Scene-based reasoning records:

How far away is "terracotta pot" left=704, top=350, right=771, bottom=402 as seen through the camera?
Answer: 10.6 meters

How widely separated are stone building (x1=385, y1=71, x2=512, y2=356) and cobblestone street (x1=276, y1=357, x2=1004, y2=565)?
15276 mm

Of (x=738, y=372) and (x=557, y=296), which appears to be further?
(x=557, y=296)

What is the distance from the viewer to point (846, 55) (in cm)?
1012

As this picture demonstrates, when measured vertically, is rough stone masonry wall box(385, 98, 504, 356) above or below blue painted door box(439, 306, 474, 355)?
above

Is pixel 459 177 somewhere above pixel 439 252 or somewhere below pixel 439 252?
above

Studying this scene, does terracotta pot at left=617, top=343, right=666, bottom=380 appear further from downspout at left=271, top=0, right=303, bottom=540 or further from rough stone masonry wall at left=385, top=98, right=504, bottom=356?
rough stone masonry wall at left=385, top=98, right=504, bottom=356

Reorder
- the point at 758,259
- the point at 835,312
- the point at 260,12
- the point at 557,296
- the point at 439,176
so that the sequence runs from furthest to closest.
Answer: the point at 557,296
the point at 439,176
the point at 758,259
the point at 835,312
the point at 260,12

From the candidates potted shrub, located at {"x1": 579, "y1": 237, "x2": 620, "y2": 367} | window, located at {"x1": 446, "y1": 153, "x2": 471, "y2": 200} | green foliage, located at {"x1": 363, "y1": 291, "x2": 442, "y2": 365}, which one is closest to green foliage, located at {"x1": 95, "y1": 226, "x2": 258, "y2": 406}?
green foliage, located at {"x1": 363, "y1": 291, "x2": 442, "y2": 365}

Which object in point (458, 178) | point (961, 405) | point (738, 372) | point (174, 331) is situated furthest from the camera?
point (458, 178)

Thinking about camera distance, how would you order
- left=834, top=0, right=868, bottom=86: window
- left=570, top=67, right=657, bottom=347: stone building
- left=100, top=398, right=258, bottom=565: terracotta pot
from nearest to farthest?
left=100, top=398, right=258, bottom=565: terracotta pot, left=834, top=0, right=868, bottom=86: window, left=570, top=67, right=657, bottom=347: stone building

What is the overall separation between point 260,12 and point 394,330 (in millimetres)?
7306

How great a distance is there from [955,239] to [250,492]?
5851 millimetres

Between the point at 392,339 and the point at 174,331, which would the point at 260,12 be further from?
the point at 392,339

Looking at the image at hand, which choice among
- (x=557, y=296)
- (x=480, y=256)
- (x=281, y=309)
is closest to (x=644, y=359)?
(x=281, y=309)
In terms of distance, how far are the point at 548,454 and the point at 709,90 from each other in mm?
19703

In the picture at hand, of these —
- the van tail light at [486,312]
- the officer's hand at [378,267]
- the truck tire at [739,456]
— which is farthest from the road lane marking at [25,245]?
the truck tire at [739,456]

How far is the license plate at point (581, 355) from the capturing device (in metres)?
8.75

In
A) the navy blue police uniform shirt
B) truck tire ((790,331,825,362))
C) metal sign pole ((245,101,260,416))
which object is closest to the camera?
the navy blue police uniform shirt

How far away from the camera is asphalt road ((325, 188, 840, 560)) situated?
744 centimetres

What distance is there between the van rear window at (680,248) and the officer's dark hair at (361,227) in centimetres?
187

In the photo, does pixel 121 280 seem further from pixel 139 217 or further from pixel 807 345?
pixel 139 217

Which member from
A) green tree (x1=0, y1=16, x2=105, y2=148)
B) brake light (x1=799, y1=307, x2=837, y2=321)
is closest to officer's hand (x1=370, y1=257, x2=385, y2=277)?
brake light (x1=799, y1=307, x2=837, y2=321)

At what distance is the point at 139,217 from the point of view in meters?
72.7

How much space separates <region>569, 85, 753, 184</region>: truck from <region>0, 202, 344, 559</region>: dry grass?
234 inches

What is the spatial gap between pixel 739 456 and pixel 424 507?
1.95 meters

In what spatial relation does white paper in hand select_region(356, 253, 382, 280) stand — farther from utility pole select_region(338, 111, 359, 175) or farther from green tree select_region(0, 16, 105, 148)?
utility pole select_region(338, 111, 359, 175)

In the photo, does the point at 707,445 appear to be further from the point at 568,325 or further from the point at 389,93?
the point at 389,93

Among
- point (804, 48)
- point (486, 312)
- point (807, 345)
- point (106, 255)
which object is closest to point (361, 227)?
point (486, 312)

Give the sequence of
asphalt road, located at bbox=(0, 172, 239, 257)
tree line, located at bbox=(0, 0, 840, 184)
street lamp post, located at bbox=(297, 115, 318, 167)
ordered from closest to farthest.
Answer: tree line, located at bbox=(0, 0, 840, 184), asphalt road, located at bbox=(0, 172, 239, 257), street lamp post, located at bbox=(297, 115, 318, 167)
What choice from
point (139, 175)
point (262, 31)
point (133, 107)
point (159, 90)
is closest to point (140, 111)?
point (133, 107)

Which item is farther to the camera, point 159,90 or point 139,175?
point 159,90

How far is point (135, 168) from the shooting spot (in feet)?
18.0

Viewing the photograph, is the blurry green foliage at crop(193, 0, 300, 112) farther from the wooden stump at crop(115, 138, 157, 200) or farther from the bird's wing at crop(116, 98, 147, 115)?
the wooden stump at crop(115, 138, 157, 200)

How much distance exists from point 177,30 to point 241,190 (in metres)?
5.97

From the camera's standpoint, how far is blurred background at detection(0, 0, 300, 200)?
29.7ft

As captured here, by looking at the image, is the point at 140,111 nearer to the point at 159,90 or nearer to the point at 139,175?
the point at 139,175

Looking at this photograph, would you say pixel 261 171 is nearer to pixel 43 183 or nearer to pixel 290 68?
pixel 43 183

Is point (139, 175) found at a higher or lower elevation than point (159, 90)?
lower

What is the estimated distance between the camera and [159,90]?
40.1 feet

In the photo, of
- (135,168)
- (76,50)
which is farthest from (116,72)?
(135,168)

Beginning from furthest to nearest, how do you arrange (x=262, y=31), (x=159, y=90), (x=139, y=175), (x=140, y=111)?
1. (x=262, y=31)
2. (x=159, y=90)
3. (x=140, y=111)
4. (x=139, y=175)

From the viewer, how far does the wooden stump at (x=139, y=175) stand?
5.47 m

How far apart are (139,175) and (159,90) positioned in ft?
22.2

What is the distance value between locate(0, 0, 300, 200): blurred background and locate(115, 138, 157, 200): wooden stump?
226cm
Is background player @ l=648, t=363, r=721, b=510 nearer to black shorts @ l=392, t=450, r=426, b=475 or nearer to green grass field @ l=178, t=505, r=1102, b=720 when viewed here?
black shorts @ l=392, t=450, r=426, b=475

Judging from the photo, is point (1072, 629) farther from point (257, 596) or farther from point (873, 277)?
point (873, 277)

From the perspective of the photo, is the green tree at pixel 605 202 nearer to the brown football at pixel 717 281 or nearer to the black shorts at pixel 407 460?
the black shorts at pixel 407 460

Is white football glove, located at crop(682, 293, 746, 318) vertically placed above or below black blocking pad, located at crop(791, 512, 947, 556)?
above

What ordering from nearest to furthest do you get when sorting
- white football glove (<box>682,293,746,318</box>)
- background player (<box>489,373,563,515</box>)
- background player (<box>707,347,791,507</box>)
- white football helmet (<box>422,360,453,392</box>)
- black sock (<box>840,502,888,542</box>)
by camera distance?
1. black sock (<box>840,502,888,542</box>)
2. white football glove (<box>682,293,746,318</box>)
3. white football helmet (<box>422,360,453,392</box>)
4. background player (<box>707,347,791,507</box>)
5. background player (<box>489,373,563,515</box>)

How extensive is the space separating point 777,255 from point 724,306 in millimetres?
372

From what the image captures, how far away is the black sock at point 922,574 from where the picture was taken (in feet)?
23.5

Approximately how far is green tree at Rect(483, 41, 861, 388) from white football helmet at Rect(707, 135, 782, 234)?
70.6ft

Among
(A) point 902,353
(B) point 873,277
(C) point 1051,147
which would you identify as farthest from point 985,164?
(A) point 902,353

**DO THIS:** Return the lines beginning at the one that contains "From the viewer, how" and continuing through the last line of the data, exactly as they stand and without any others.

**ANSWER BELOW:**
From the viewer, how far does the wooden stump at (x=139, y=175) stand?
5.47 m

How far apart are (139,175) and (159,90) positioned in ft?
22.2

What is the distance value between locate(0, 0, 300, 200): blurred background and locate(115, 138, 157, 200): wooden stump?
226cm
Is background player @ l=648, t=363, r=721, b=510 nearer to black shorts @ l=392, t=450, r=426, b=475 or nearer to green grass field @ l=178, t=505, r=1102, b=720 when viewed here?
black shorts @ l=392, t=450, r=426, b=475

Judging from the photo, is point (1072, 629) farther from point (257, 596) or farther from point (873, 277)?
point (873, 277)

From the perspective of the photo, is the green tree at pixel 605 202 nearer to the brown football at pixel 717 281 or nearer to the black shorts at pixel 407 460?
the black shorts at pixel 407 460

Is white football glove, located at crop(682, 293, 746, 318) vertically placed above or below black blocking pad, located at crop(791, 512, 947, 556)?
above

What ordering from nearest to furthest do you get when sorting
- white football glove (<box>682,293,746,318</box>)
- background player (<box>489,373,563,515</box>)
- background player (<box>707,347,791,507</box>)
- white football helmet (<box>422,360,453,392</box>)
- black sock (<box>840,502,888,542</box>)
by camera distance?
1. black sock (<box>840,502,888,542</box>)
2. white football glove (<box>682,293,746,318</box>)
3. white football helmet (<box>422,360,453,392</box>)
4. background player (<box>707,347,791,507</box>)
5. background player (<box>489,373,563,515</box>)

How extensive is the space separating point 777,255 from point 724,306 in millimetres?
372

From what the image captures, how far away is the black sock at point 922,574 from where the picture was taken (in feet)?
23.5

Approximately how far is green tree at Rect(483, 41, 861, 388) from white football helmet at Rect(707, 135, 782, 234)?
70.6ft

Among
(A) point 902,353
(B) point 873,277
(C) point 1051,147
which would you identify as farthest from point 985,164?
(A) point 902,353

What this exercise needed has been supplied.